While most artists view their work as a permanent contribution to the world — perhaps to be regarded for decades or centuries to come — some of Cathy Gallatin's work is washed away in just a few weeks or months.
A professional artist and muralist, Gallatin paints scenes on commercial and residential windows in addition to canvas pieces.
Job title: Artist and window mural painter
Job description: Creates murals and other designs for storefront and residential windows
Salary: Varies drastically from one job to the next
Education: Art school
How long on the job: Paid muralist for 17 years
If you could have your dream job today, what would it be? She's wanted to be an artist since age 11
Gallatin happened onto the gig a dozen years ago, when she moved to the Rogue Valley from Los Angeles and began attending art classes here. An instructor offered her some insight into the window-painting businesses.
At first, she declined the offer. But when the teacher planned to leave town for other ambitions, she relented and agreed to take over some of his clients.
"I started working with some of his old customers and they really liked my stuff," said Gallatin, who launched her art career 17 years ago.
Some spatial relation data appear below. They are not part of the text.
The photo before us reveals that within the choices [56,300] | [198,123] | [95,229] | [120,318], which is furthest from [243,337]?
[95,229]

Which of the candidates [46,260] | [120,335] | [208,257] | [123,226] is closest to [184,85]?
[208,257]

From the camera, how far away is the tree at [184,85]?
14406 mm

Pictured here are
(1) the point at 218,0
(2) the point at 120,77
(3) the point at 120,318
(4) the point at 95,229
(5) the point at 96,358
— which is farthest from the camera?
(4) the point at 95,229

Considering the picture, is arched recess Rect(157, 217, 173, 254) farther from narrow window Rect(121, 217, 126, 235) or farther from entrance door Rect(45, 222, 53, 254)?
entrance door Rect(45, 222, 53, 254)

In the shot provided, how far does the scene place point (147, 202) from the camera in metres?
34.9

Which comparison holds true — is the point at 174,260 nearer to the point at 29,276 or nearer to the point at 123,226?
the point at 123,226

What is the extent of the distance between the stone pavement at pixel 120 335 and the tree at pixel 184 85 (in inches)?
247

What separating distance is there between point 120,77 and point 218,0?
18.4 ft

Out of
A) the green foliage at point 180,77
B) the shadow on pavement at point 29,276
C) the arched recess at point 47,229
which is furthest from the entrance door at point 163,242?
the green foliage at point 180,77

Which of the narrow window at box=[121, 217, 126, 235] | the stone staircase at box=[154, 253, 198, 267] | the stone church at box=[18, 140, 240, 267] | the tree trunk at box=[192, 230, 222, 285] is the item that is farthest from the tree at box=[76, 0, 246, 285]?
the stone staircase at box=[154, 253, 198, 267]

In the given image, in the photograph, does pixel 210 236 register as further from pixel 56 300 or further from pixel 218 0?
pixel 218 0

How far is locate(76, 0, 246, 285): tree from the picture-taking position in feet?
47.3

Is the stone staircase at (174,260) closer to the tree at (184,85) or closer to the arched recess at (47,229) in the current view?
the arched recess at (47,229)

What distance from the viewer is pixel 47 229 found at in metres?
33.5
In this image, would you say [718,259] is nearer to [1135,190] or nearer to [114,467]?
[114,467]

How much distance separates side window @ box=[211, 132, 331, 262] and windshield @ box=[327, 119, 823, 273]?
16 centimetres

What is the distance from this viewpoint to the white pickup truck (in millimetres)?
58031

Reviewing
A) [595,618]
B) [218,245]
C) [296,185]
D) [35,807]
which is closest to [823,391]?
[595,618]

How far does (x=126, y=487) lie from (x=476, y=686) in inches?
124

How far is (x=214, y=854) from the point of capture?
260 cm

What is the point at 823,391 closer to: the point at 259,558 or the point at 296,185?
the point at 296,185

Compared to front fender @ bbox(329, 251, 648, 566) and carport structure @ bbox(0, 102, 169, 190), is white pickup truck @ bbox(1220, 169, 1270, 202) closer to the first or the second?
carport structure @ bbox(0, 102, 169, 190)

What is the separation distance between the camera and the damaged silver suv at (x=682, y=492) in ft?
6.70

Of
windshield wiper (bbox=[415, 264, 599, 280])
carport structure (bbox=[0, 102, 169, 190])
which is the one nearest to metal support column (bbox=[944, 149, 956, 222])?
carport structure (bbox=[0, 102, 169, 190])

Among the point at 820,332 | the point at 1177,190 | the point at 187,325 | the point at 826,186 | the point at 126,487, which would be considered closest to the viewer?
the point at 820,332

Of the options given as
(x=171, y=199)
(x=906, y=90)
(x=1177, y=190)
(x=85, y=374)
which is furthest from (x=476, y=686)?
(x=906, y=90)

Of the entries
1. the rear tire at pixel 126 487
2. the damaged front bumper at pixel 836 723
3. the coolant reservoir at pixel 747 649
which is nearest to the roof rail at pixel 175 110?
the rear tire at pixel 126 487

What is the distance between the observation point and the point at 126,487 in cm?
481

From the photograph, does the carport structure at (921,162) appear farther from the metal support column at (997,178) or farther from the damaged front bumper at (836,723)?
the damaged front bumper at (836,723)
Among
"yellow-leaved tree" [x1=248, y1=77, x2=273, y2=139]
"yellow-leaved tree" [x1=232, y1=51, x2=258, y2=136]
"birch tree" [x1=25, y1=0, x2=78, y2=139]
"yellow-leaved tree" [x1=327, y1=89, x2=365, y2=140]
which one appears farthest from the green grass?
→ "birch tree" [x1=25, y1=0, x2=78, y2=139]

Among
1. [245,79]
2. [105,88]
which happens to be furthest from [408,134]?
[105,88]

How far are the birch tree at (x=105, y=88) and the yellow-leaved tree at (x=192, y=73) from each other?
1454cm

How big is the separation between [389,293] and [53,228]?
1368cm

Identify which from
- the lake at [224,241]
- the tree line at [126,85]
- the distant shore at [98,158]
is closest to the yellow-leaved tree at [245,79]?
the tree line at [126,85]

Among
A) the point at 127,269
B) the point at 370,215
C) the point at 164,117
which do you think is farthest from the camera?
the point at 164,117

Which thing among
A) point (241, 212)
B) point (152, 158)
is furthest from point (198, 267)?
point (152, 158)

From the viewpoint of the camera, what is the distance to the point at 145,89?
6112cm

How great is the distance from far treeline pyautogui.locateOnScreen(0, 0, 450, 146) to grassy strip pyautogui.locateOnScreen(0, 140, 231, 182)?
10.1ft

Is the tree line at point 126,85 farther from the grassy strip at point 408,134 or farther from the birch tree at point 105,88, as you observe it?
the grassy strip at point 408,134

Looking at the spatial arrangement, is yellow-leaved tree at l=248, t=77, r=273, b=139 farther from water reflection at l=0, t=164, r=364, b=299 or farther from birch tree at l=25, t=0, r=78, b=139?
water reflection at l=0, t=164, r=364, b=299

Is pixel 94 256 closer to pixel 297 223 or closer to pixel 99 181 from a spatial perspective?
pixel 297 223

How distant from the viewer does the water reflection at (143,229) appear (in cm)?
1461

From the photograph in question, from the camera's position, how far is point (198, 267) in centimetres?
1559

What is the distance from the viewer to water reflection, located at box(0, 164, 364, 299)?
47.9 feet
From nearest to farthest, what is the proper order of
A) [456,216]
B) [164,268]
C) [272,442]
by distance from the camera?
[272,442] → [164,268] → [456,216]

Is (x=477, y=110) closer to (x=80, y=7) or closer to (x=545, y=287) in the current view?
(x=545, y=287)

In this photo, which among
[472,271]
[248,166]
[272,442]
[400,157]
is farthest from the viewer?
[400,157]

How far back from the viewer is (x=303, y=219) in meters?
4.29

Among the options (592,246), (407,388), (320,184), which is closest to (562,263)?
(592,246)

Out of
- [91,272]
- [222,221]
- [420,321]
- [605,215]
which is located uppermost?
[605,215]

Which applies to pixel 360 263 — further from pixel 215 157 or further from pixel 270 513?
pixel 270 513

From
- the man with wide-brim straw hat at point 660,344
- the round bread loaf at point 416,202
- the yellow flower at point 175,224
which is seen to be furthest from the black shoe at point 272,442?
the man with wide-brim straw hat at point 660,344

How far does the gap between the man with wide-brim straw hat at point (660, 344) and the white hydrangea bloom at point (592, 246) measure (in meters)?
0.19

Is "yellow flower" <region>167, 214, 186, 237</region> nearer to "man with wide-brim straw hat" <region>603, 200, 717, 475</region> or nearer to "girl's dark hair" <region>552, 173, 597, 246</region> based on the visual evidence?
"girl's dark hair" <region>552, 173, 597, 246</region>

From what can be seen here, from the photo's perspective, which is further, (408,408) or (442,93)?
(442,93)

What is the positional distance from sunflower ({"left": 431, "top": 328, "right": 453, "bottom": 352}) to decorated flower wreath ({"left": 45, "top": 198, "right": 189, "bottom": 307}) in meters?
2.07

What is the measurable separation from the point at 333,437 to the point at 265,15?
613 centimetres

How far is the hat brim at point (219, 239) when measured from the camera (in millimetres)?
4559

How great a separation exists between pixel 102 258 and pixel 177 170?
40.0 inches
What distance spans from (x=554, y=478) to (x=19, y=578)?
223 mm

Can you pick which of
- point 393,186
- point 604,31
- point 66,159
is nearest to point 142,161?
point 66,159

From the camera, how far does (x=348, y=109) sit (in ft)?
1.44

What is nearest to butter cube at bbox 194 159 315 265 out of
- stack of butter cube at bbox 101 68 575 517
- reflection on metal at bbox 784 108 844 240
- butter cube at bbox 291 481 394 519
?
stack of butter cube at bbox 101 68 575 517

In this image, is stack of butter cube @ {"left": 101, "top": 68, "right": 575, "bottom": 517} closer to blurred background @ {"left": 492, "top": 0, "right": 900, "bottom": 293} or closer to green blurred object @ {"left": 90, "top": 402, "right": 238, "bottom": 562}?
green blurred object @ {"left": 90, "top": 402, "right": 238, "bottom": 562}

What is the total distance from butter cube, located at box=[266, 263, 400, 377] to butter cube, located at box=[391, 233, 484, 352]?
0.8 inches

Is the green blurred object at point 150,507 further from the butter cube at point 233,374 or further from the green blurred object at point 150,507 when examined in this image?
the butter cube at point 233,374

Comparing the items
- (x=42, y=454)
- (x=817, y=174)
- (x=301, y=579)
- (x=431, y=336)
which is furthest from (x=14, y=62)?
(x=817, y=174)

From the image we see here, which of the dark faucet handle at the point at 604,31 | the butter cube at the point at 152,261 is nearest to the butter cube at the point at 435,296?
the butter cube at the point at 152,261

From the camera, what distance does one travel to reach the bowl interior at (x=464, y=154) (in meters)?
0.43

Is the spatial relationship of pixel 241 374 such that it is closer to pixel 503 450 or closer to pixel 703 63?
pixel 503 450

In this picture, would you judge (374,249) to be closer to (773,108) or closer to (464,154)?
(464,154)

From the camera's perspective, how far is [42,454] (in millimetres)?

She's been doing windows now for 11 years.
Gallatin uses both air tools and brushes for her work and orders special weather-resistant paints — a trade secret — from out of state.
"Just call it Disney paint," she said with a laugh.
"Whatever it is they use, it holds up better, just like this."
The 46-year-old doesn't let a little Oregon rain keep her from her duties.
Some days find her hunched under a tarp with special lights and a propane tank for heat, trying to finish a job.
"And during summer, you don't paint past one o'clock in the afternoon or you paint graveyard," she said.
"The weather up here, because we get four seasons, has been a real challenge painting on the outside of a building."
For commercial businesses, Gallatin paints decorative text announcing special events or sales or adorns windows for the various seasons and holidays.
For homeowners, she's often hired to add trailing ivy, murals or stained glass appeal on windows.
Gallatin is practical about her temporary art. When it's gone, it just means more work will be available.
"If you wear your heart on your sleeve when you're out there painting temporal art, or even chalk art, you're going to have a hard time," she said.
"Most chalk jobs only last two to five days. Windows last a tad bit longer but they're painted for special events or holidays, and you don't want a Christmas scene staying up past spring. "¦ Besides, when they scrape it off, I get to come back around and paint something else."